*Excerpted passage*
[start]

- Genre: Variety show; Game show;
- Presented by: Nachat Juntapun; Weerayut Chansook; Leo Saussay; Kanaphan Puitrakul; Thanawat Rattanakitpaisan; Jiratchapong Srisang; Kasidet Plookphol; Archen Aydin; Natachai Boonprasert; Trai Nimtawat; Pakin Kunaanuwit; Sattabut Laedeke; Chayapol Jutamas; Chayakorn Jutamas; Thanawin Pholcharoenrat; Kittiphop Sereevichayasawat;
- Country of origin: Thailand
- Original language: Thai
- No. of episodes: 339

Production
- Producer: Tachakorn Boonlupyanun
- Production company: GMMTV

Original release
- Network: GMM 25
- Release: 15 January 2018 – 28 September 2024

Related
- High School Reunion

= School Rangers =

2018 Thai television show

School Rangers is a Thai variety and game show produced by GMMTV. Originally hosted by Nachat Juntapun (Nicky), Weerayut Chansook (Arm), Leo Saussay, Jumpol Adulkittiporn (Off), Atthaphan Phunsawat (Gun), Tawan Vihokratana (Tay), Thitipoom Techaapaikhun (New), Harit Cheewagaroon (Sing), Chatchawit Techarukpong (Victor), Tanutchai Wijitvongtong (Mond), Korapat Kirdpan (Nanon) and Wachirawit Ruangwiwat (Chimon). Nachat, Weerayut, Saussay, Kanaphan Puitrakul (First), Thanawat Rattanakitpaisan (Khaotung), Jiratchapong Srisang (Force), Kasidet Plookphol (Book), Archen Aydin (Joong), Natachai Boonprasert (Dunk), Trai Nimtawat (Neo), Pakin Kunaanuwit (Mark), Sattabut Laedeke (Drake), Chayapol Jutamas (AJ), Chayakorn Jutamas (JJ), Thanawin Pholcharoenrat (Winny) and Kittiphop Sereevichayasawat (Satang) served as the final hosts.

The show was previously titled as รถโรงเรียน School Rangers (lit. School Bus: School Rangers) to serve as a sequel of High School Reunion. It was premiered in Thailand on 15 January 2018 on GMM 25

The show is rebranded and renamed School Rangers, with the new set of show hosts and format. The first episode of the brand new season premiered on February 10, 2024.

[end]

*Entries supplied*
[start]

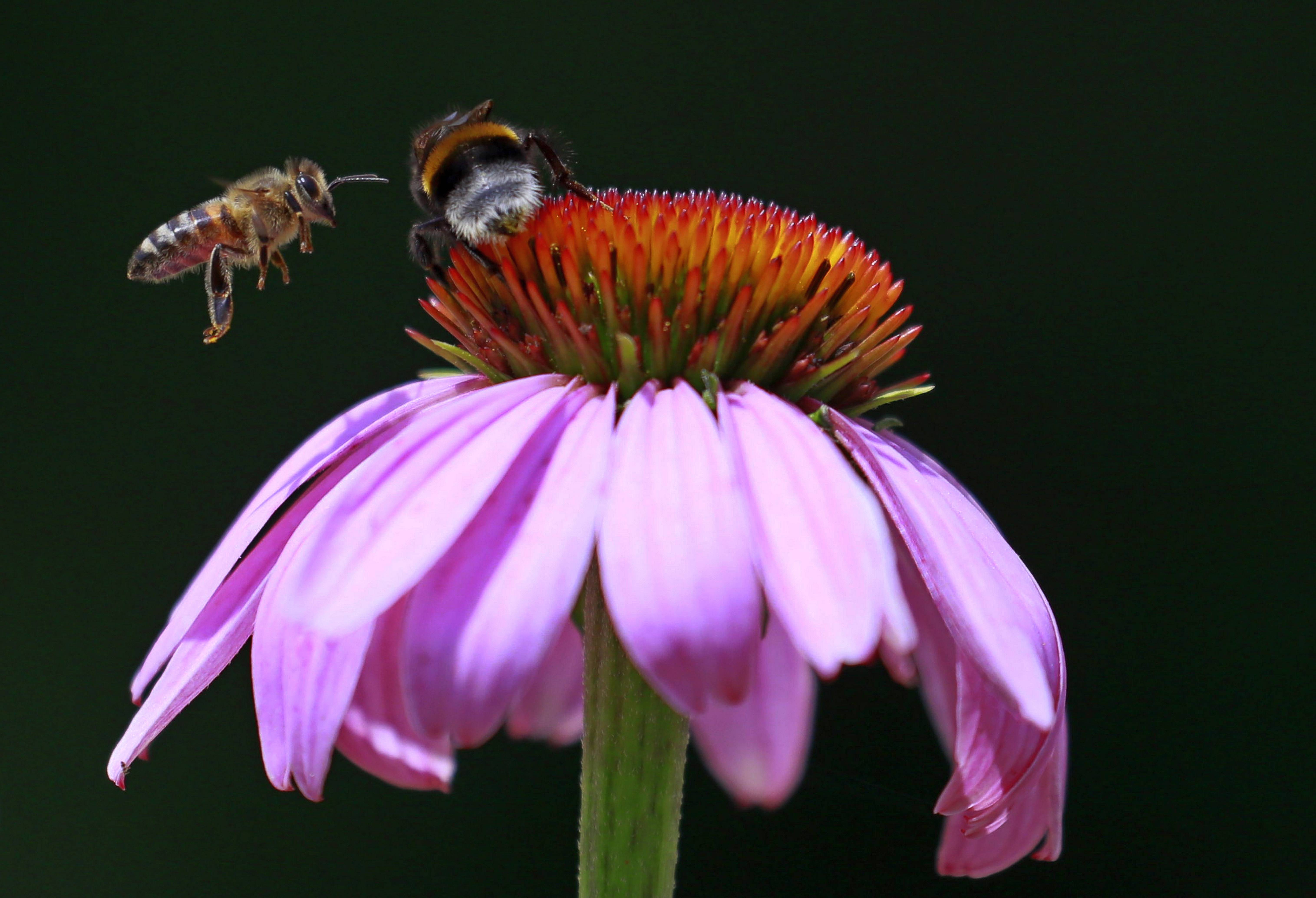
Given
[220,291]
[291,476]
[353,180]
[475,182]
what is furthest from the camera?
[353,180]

[end]
[start]

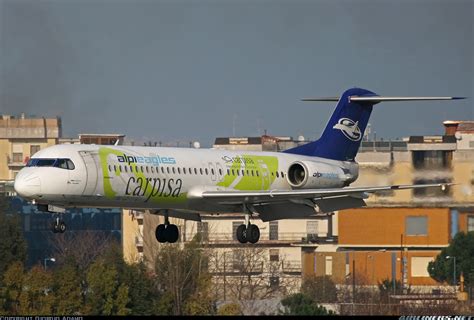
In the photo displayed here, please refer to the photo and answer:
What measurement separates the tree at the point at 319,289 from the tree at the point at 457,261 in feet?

[end]
[start]

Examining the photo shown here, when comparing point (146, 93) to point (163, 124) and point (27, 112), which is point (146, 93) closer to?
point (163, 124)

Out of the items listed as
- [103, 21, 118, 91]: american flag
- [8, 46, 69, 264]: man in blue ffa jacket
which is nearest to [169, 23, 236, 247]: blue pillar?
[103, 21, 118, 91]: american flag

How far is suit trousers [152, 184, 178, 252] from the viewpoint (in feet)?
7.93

[end]

*Instructions to follow*
Summarize the School Rangers page in two sentences.

*Final result*
School Rangers is a Thai variety and game show produced by GMMTV. It was first titled School Bus: School Rangers as a sequel to High School Reunion and premiered on GMM 25 on 15 January 2018, and it was later rebranded as School Rangers with new hosts and a new format, with that season's first episode airing on February 10, 2024.